Nets Select 19-Year-Old High-Upside Guard With No. 19 Pick in 2025 NBA Draft As Brooklyn Doubles Down on Backcourt

The Brooklyn Nets draft a second pass-first guard at No. 19, continuing their focus on size, vision, and long-term upside in the backcourt.

The Brooklyn Nets surprised many on draft night by doubling down on a specific archetype, which is pass-first guards. After selecting Russian point guard Egor Demin with the No. 8 pick, Brooklyn stayed on the theme at No. 19 by taking French floor general Nolan Traoré.

The 19-year-old from Saint-Quentin brings speed and vision but also some serious questions. With a crowded backcourt already in place, this pick feels like a swing and one that could either connect or confuse.

Nets Stack the Backcourt With Nolan Traoré

The Nets clearly had a plan in mind entering the 2025 NBA Draft. But the execution raised some eyebrows. After selecting Demin, a tall, pass-first point guard with shooting limitations, the Nets returned to the well with Traoré, a player with strikingly similar traits.

Traoré, taken with the No. 19 pick, averaged 11.6 points, 5.1 assists, and 1.7 rebounds last season for Saint-Quentin in France’s LNB Élite. The 6’4” guard boasts elite speed, exceptional ball handling, and a smooth feel for orchestrating offense.

With his quick first step and sharp vision, he can easily shred defenses and set up teammates. He’s a natural floor leader, and at just 19, the upside is obvious. But that doesn’t erase the overlap.

Brooklyn already had backcourt youth in Cam Thomas and Keon Johnson. Adding Demin was understandable since in a rebuilding situation, taking a big, versatile playmaker made sense.

But drafting another ball-dominant, pass-first guard, especially one who shot just 29.7% from 3-point range in his career and has a slow, mechanical release, feels like a puzzling move for a team trying to balance talent with fit. It creates a crowded backcourt of players who all need the ball but don’t yet stretch the floor.

Still, the Nets appear committed to building around size and two-way potential in their guards. Traoré, like Demin, isn’t polished yet, but his physical tools suggest something big could be unlocked with patience.

His defense remains inconsistent, and his finishing at the rim needs polish. But the framework is enticing. A tall playmaker with length and a high basketball IQ is hard to find, and Brooklyn now has two.

The pick also carries symbolic weight.
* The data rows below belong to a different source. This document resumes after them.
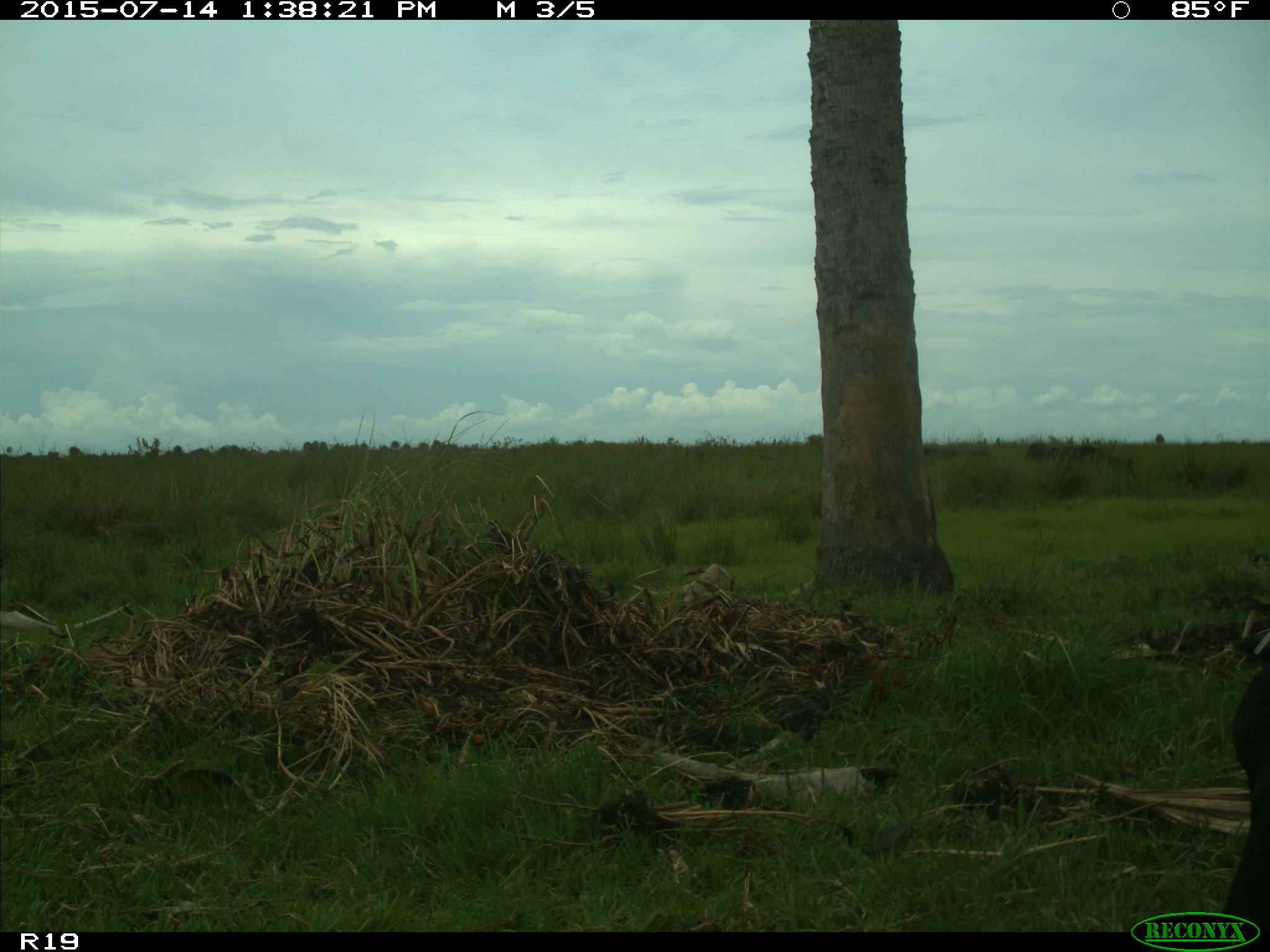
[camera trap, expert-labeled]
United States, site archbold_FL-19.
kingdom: Animalia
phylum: Chordata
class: Mammalia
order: Artiodactyla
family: Bovidae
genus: Bos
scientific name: Bos taurus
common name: domestic cow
Bos taurus (domestic cow).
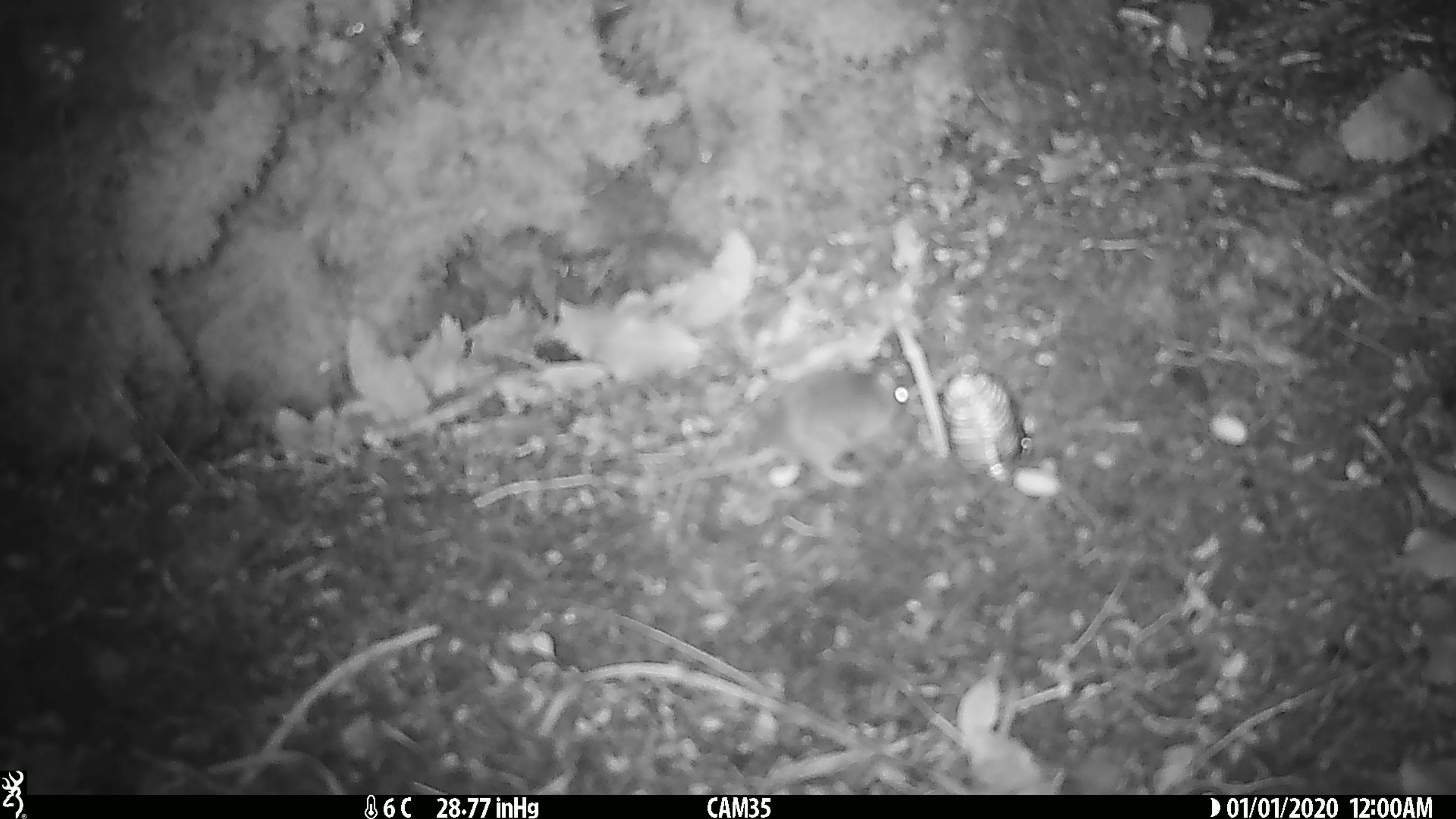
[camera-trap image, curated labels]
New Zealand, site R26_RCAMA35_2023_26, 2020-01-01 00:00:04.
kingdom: Animalia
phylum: Chordata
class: Mammalia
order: Rodentia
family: Muridae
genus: Mus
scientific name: Mus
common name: mouse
Mouse (Mus).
No. 19 was acquired from the Knicks in last year’s blockbuster trade that sent Mikal Bridges across town. Using it on a player who will need time to develop, rather than immediate help, signals Brooklyn is embracing a full rebuild, leaning into long-term upside instead of short-term fixes.

That said, it doesn’t mean it’s without risk. Traoré and Demin, while promising, are both pass-first players who struggle with outside shooting. In today’s NBA, spacing is non-negotiable. Building a backcourt around two playmakers who can’t stretch the floor could create more problems than solutions.

Still, the Nets are betting on traits. Both guards are young, moldable, and bring skills that don’t show up in box scores.